Del mundo del entretenimiento pasó a la gastronomía. Pensó en crear unas rabas envueltas en papel aluminio, tipo alfajor, que se pudieran comer en cualquier momento y que mantuvieran el sabor como recién sacadas del sartén. “Raba-ravilla” era el nombre elegido. Cuando conocimos los panchos electrónicos en la rambla, Willy se interesó bastante y también hizo cálculos, relación costo/beneficio, gasto en luz, influencia de la arena en el sabor, etc. Las famosas variables a contemplar.
Cada noche, en la sobremesa, le exponía estos asuntos a mi viejo que, agotado de trabajar, le bostezaba en la cara. A eso de las once, cuando no salía con nosotros, Willy se tiraba el placard encima y se iba por los boliches. Era más de las tanguerías y boites del centro que de Constitución. “Éste lo que quiere es pegar un braguetazo”, dijo mi viejo. “Enganchar una vieja con guita y no laburar más”. Fue la primera vez que escuché la palabra braguetazo y tardé mucho en entender el significado. Me imaginaba que te daban con un jean por la cara.

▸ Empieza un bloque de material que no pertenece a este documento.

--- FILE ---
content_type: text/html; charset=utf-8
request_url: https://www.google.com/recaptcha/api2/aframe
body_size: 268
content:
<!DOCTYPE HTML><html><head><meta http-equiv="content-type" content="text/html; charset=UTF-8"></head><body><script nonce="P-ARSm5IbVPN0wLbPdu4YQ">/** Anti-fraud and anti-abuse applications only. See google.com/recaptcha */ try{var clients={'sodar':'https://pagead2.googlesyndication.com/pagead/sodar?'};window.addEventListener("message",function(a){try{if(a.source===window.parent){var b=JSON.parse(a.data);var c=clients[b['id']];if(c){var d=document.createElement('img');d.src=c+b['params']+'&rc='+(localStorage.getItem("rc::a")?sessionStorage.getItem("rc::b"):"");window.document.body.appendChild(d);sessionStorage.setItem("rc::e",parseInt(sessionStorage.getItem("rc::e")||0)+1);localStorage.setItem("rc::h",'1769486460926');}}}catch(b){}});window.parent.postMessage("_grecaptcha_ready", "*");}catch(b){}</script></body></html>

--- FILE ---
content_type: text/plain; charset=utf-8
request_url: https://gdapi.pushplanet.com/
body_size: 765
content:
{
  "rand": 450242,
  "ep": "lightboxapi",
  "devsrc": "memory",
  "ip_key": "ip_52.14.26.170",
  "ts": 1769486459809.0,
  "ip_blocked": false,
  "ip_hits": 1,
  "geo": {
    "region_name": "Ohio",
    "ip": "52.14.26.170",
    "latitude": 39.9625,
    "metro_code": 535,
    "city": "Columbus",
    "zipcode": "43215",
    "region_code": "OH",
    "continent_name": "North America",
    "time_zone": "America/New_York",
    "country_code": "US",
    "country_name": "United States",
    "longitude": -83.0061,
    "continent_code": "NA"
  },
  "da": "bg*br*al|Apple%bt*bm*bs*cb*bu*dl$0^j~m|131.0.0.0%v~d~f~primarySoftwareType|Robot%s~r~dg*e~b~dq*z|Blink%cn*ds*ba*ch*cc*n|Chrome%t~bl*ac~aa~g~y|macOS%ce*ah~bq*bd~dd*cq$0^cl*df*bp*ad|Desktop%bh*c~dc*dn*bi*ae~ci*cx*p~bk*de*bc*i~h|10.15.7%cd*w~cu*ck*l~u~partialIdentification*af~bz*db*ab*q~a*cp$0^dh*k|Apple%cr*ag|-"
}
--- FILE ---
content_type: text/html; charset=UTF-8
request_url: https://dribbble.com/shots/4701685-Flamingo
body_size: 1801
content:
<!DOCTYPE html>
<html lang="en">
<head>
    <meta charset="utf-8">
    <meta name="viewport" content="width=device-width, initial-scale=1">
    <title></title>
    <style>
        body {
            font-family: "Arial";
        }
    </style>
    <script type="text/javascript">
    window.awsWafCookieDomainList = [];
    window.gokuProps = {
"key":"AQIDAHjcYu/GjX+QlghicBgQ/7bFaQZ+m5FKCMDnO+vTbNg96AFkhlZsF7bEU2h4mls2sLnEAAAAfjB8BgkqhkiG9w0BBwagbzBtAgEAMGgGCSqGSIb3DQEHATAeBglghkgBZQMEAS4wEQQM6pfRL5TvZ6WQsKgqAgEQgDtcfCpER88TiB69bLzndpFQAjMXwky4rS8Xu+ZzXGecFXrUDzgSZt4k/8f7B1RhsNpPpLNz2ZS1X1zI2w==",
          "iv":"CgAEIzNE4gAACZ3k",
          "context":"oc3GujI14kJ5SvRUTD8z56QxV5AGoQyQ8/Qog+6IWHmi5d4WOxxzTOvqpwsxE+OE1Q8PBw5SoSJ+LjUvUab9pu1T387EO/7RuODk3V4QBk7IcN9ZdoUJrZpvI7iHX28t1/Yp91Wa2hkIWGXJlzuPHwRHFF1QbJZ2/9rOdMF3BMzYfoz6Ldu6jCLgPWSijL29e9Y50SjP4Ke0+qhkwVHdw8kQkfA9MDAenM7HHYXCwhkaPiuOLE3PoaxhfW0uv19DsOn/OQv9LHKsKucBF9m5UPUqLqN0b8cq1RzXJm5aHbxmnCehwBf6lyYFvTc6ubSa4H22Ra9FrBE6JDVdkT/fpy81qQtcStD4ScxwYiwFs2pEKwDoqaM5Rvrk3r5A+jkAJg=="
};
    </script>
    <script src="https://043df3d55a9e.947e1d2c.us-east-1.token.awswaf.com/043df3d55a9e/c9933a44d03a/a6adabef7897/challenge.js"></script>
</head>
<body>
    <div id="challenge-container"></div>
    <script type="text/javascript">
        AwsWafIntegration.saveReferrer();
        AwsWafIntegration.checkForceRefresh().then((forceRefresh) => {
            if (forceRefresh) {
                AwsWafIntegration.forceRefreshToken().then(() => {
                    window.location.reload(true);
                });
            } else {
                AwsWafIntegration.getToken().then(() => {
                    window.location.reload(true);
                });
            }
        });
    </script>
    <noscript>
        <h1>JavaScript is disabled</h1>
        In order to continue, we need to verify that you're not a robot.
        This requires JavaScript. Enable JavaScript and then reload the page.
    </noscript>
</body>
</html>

Ya en los noventa Willy dejó de venir. Supongo que fue paulatino. Se había puesto en pareja con una maestra y vivía con ella en Lanús. Parece que en los veranos viajaban a Córdoba y a San Clemente. Durante mucho tiempo no supimos nada de él. Una vez hará diez años llamó a saludar. Dijo que prometía venir a visitarnos, que la relación con la maestra había terminado, pero que estaba de novio con la viuda de un médico. Todo iba viento en popa. Contó que estaba por poner un ciber-video club-locutorio con su futuro cuñado. Nos mandó un beso a mi hermano y a mí: como siempre dijo cualquier nombre. “Lo extraño un poco al chanta”, dijo mi viejo.
Willy no cumplió su promesa, nunca más vino de visita y nosotros hicimos lo que suele hacerse: lo olvidamos. En mi memoria, entró en la zona de los recuerdos imprecisos, casi irreales, de la infancia. Tal vez en el mismo lugar donde persiste enterrada esa ciudad mágica, que ahora es como cualquier otra. Lamento no tener información actual de Willy. Los familiares que podían darme algún dato han muerto. Pienso que es probable que Willy el chanta también haya muerto, como murió mi viejo. Si fue así, no quiero saberlo. Prefiero recordarlo con los ojos llenos de asombro de cuando vio a Olmedo atrás de esa vidriera, o con las manos abiertas, desbordante de entusiasmo, dibujando en el aire de la peatonal un negocio maravilloso, antes de que las variables a contemplar arrasaran todas las buenas ideas.